Unlike many Chinese intrusion sets historically focused on intellectual-property theft, Volt Typhoon's targeting profile suggested operational preparation of the environment — quiet, long-dwell access inside U.S. critical infrastructure that could be used to disrupt or destroy services during a future crisis, particularly a conflict over Taiwan. Reported victim sectors include communications, energy, water, transportation, and the maritime base on Guam, a strategically important U.S. military hub in the Pacific.
The group is known for "living-off-the-land" tradecraft: instead of deploying custom malware, operators use built-in Windows tools (PowerShell, wmic, netsh, ntdsutil) and route traffic through compromised small-office/home-office (SOHO) routers — often end-of-life Cisco, NetGear, and Fortinet devices — to blend in with normal network activity and frustrate detection.

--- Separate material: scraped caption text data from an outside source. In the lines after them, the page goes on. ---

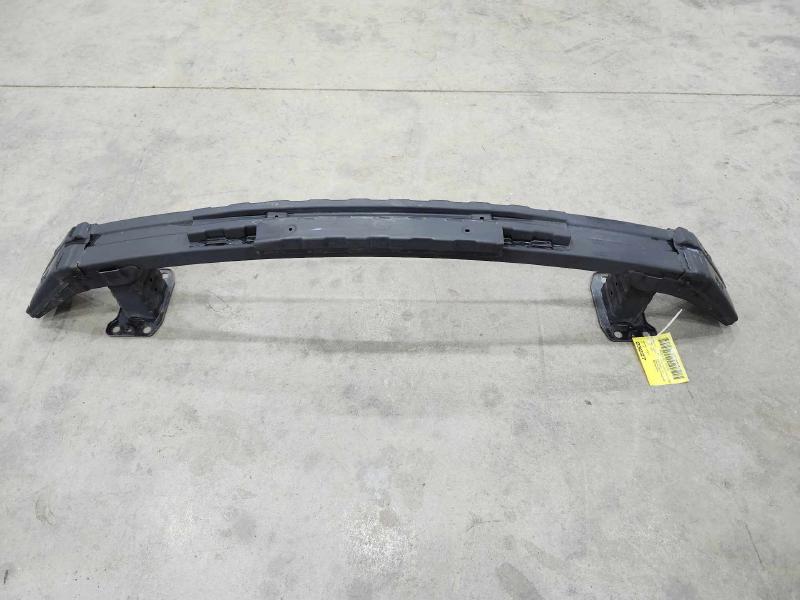 2011-2013 Kia Optima Rear Bumper Impact Bar Reinforcement OEM 866314C010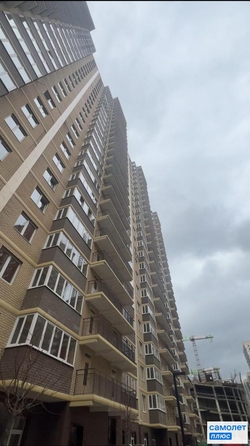 
  Продается 1-комн. квартира 31.24 м². Фото 3.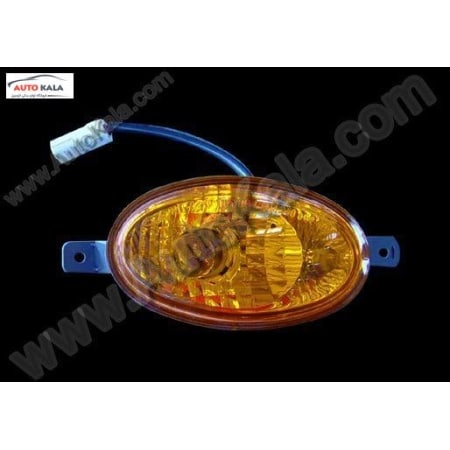 S11 3726010 002,مكانيزم شيشه بالابر درب عقب چپ 110 mvm,MVM 110اتوکالا Autokala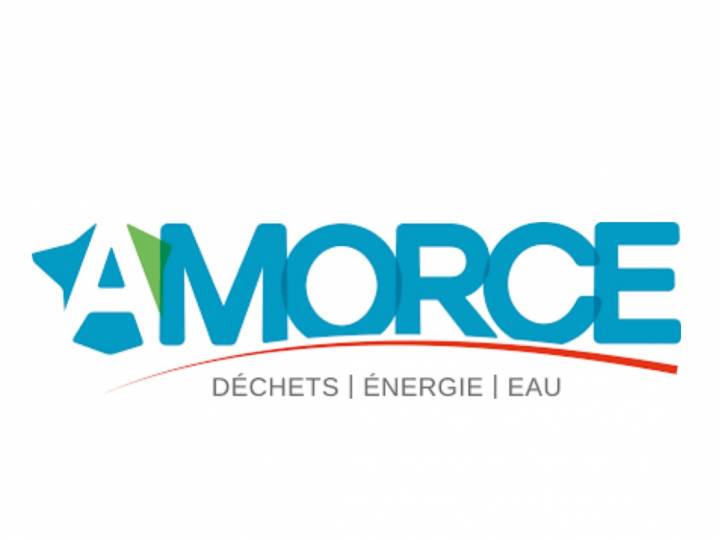 Titre du post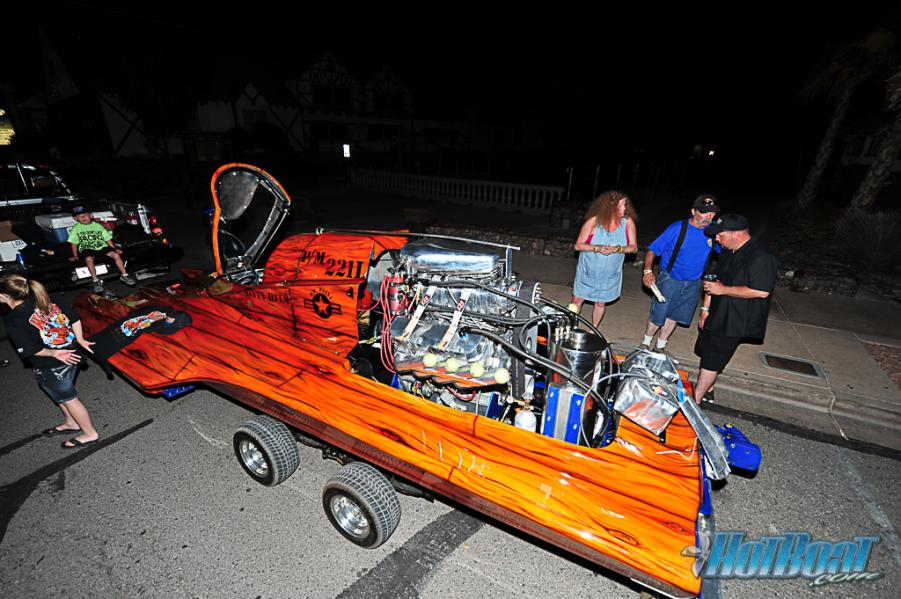 Name:  DSC_3668.jpg
Views: 238
Size:  99.8 KB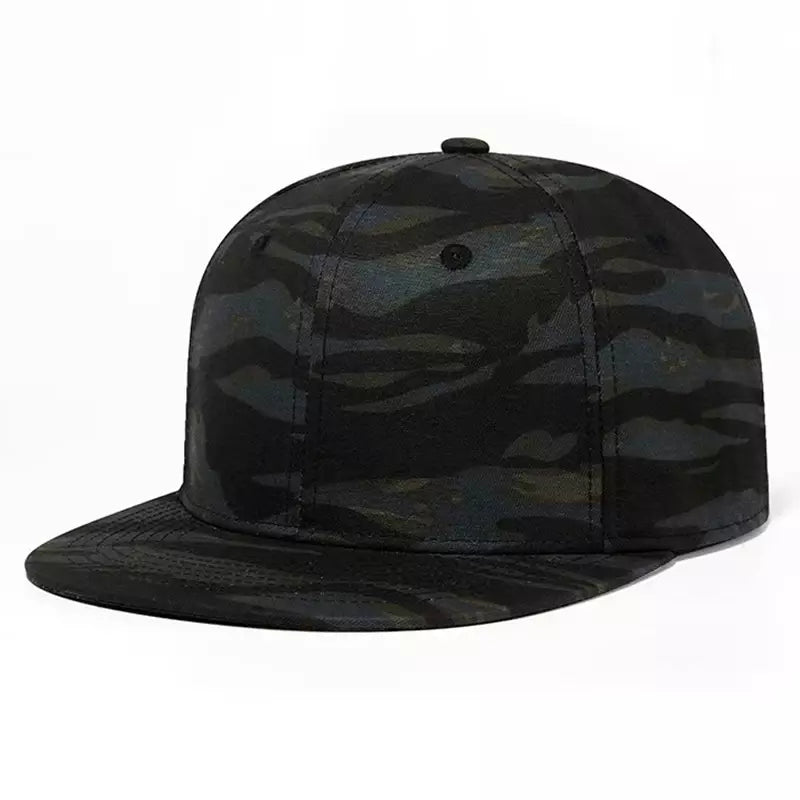 military-retro-vintage-baseball-trucker-hat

In January 2024, the U.S. Department of Justice and FBI announced a court-authorized operation that disrupted the "KV Botnet," a network of hijacked SOHO routers used by Volt Typhoon. In congressional testimony that month, FBI Director Christopher Wray described the campaign as part of Beijing's effort to "wreak havoc" on U.S. infrastructure. China's foreign ministry has denied the attributions and accused Washington of fabricating evidence.
For policy researchers, Volt Typhoon is frequently cited in debates over deterrence in cyberspace, critical-infrastructure resilience mandates, and the security of consumer networking equipment.
Example
In January 2024, the U.S. Department of Justice announced that an FBI-led operation had disrupted a botnet of hundreds of compromised routers used by Volt Typhoon to obscure intrusions into U.S. critical infrastructure.
Frequently asked questions
Microsoft, the NSA, CISA, the FBI, and Five Eyes partner agencies in the UK, Canada, Australia, and New Zealand publicly attributed the activity to a PRC state-sponsored actor in a joint advisory in May 2023.